En 2014, les tranches étaient les suivantes :
[ Source : DGFIP ]
Prenons un exemple. Si un ménage déclare 21 000 euros à l'impôt sur le revenu, le calcul sera le suivant :
* 0 % d'impôt sur les revenus inférieurs à 6 011 €
* 5,5 % d'impôt sur les revenus compris entre 6 011 et 11 991 euros (la première tranche)
* 14 % sur les revenus compris entre 11 991 et 21 000 (la deuxième tranche)
Petite subtilité : le barème vu ci-dessus présente les revenus par tranche et par part fiscale. Dans le cas d'un ménage avec deux enfants, qui compte fiscalement pour 3 parts, les 21 000 euros déclarés seront imposés sur 21 000/3 = 7 000 euros par part fiscale, donc à 0 % sur les premiers 6 011 € et à 5,5 % pour les 7 000 - 6 011 = 989 € suivants (soit 5,5 % x 989 = 54,39 €). L'impôt total dû sera alors de 3 x 54,39 = 163,20 euros. Il existe encore d'autres subtilités fiscales, mais pour notre propos nous pouvons nous contenter de cela.
Quelle était la répartition de l'impôt sur le revenu en 2013 ?
L'infographie suivante donne la réponse :
[ Source : Le Monde ]
Que va changer la suppression d'une tranche de l'IR ?

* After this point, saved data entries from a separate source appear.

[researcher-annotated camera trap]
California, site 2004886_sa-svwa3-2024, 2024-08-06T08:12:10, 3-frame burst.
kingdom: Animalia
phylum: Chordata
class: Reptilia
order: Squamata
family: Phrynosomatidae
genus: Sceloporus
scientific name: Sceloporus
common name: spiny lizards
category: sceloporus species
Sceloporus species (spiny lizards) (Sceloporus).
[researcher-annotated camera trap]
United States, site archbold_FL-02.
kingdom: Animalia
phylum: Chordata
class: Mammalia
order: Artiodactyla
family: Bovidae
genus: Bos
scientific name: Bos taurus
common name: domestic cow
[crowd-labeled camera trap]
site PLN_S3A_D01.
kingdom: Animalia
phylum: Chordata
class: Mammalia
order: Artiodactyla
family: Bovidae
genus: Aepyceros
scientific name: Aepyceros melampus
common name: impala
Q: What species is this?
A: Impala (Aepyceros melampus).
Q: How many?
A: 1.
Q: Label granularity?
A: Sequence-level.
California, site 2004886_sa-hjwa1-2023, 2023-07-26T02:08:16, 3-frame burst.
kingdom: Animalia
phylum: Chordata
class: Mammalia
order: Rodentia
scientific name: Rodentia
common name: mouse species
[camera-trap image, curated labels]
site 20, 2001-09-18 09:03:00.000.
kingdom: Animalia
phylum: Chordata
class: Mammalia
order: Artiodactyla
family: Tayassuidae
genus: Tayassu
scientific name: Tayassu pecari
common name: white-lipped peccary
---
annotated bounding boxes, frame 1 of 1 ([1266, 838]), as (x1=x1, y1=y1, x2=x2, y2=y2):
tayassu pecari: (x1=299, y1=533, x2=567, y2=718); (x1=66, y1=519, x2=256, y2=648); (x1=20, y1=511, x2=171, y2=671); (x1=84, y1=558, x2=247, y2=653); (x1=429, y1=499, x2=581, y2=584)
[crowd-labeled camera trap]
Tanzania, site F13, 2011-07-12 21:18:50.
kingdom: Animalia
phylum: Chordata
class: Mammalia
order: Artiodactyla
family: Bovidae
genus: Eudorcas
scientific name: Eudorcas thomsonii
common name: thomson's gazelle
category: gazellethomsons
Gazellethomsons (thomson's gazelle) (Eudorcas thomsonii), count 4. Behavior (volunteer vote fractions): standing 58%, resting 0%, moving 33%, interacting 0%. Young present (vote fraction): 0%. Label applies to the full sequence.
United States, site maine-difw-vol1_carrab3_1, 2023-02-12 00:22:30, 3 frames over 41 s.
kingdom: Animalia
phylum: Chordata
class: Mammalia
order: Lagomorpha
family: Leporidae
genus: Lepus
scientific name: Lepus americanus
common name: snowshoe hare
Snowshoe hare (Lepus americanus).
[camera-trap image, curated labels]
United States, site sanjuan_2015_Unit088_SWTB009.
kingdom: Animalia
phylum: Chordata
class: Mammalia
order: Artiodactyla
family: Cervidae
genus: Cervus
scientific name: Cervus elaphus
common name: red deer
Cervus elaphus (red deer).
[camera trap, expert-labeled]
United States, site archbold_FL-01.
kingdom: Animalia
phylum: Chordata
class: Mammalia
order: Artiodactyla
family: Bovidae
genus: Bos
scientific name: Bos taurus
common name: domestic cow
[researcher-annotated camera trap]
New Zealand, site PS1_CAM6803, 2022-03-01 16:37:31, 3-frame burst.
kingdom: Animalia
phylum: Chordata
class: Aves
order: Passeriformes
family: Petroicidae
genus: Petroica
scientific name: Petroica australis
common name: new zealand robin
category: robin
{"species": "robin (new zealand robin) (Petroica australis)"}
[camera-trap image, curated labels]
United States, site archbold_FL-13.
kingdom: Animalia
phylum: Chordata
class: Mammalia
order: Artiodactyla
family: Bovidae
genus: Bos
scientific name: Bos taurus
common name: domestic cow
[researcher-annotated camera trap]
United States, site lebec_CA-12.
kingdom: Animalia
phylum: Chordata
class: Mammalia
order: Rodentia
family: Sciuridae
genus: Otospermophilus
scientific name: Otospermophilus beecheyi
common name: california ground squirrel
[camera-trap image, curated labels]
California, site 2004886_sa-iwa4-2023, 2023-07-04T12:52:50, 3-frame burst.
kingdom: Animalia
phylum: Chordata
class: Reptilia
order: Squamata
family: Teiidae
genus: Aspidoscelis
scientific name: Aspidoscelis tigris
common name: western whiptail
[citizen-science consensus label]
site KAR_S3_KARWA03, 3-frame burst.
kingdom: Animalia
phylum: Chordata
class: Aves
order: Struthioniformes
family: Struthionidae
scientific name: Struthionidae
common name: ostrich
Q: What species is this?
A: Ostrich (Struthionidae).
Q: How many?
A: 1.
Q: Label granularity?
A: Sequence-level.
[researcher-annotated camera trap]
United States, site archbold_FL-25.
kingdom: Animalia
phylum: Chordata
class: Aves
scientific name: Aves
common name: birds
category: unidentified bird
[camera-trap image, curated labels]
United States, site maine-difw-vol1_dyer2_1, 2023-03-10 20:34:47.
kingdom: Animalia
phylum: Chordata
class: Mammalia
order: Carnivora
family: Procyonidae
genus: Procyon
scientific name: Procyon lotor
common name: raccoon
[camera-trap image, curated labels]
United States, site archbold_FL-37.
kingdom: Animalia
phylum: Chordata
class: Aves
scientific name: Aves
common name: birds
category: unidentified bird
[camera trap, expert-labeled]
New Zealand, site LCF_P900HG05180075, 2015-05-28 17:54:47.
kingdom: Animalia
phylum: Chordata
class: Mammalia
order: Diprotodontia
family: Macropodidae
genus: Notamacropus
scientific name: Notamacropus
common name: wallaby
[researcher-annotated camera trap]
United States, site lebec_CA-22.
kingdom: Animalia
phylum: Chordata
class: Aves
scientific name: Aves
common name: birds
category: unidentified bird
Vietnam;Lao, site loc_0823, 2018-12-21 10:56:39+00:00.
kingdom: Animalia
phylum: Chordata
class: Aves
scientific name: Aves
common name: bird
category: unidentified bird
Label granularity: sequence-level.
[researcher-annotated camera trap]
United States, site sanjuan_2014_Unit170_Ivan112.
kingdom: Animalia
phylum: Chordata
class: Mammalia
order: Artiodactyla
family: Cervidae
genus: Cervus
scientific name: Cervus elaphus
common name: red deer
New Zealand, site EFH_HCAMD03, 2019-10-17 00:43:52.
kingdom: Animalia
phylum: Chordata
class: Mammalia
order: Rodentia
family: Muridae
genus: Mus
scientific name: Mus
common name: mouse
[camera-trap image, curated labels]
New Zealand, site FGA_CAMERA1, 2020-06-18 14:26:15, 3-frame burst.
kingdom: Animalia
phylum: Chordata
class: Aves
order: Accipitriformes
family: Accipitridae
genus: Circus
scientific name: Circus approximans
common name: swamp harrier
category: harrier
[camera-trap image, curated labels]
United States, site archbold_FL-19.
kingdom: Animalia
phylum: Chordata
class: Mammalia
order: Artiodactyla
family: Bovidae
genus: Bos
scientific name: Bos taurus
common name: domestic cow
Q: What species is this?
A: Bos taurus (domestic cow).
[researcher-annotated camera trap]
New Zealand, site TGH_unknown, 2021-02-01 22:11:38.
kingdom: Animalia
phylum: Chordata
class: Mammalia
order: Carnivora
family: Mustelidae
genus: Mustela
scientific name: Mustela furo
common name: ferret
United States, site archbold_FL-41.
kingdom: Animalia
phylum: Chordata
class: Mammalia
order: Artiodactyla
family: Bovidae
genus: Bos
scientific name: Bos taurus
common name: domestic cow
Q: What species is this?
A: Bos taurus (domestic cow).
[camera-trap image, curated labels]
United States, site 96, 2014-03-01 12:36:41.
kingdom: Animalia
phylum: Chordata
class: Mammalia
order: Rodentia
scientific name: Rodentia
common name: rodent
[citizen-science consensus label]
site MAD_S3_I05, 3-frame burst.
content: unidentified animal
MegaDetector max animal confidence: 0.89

Il s'agit donc de supprimer la tranche à 5,5 %. En pratique, cela signifie que les foyers fiscaux paieront des impôts lorsque leurs revenus dépasseront le seuil de la tranche à 14 %, soit 26 631 euros en 2014. Mais le problème est que cette mesure bénéficiera également aussi aux foyers les plus riches pour la fraction de leurs revenus compris dans cette tranche.
Pour éviter cela et cibler les célèbres et introuvables classes moyennes, le gouvernement va devoir mettre en place une usine à gaz comportant notamment une baisse du seuil d’entrée dans la deuxième tranche, actuellement fixé à 11 991 euros, et un renforcement de la décote. Pour le dire simplement, il faudra que les plombiers de Bercy révisent judicieusement les seuils de chaque tranche afin que les ménages entrent plus tôt dans la tranche à 14 %, et que la mesure ne profite pas aux hauts revenus...
[ Source : France Bleu ]
Est-ce une bonne nouvelle ?
Rappelons que cette idée avait déjà été proposée par Nicolas Sarkozy en 2009, puis abandonnée en raison de son coût. En effet, Christian Eckert, secrétaire d’État chargé du budget, évoquait 6 millions de foyers fiscaux concernés ; si l'on y ajoute les mesures prises cette année, ce sont 9 millions de foyers fiscaux qui seront concernés par les baisses d'impôt l'année prochaine, pour un coût estimé à 3,3 milliards d'euros. Officiellement, cette mesure sera financée par les économies prévues dans le cadre du pacte de responsabilité. Le lecteur remarquera au passage que le pacte de responsabilité est invoqué comme viatique pour presque toutes les questions fiscales.
Mais au-delà de l'aspect rendement de l'impôt, c'est aussi la question primordiale de l'équité fiscale qui est soulevée puisque la suppression de la première tranche va mécaniquement faire baisser le nombre de contribuables qui payent l'impôt. Or, l'article 13 de la Déclaration des droits de l'Homme et du citoyen de 1789 dispose que "pour l'entretien de la force publique, et pour les dépenses d'administration, une contribution commune est indispensable ; elle doit être également répartie entre les citoyens, en raison de leurs facultés".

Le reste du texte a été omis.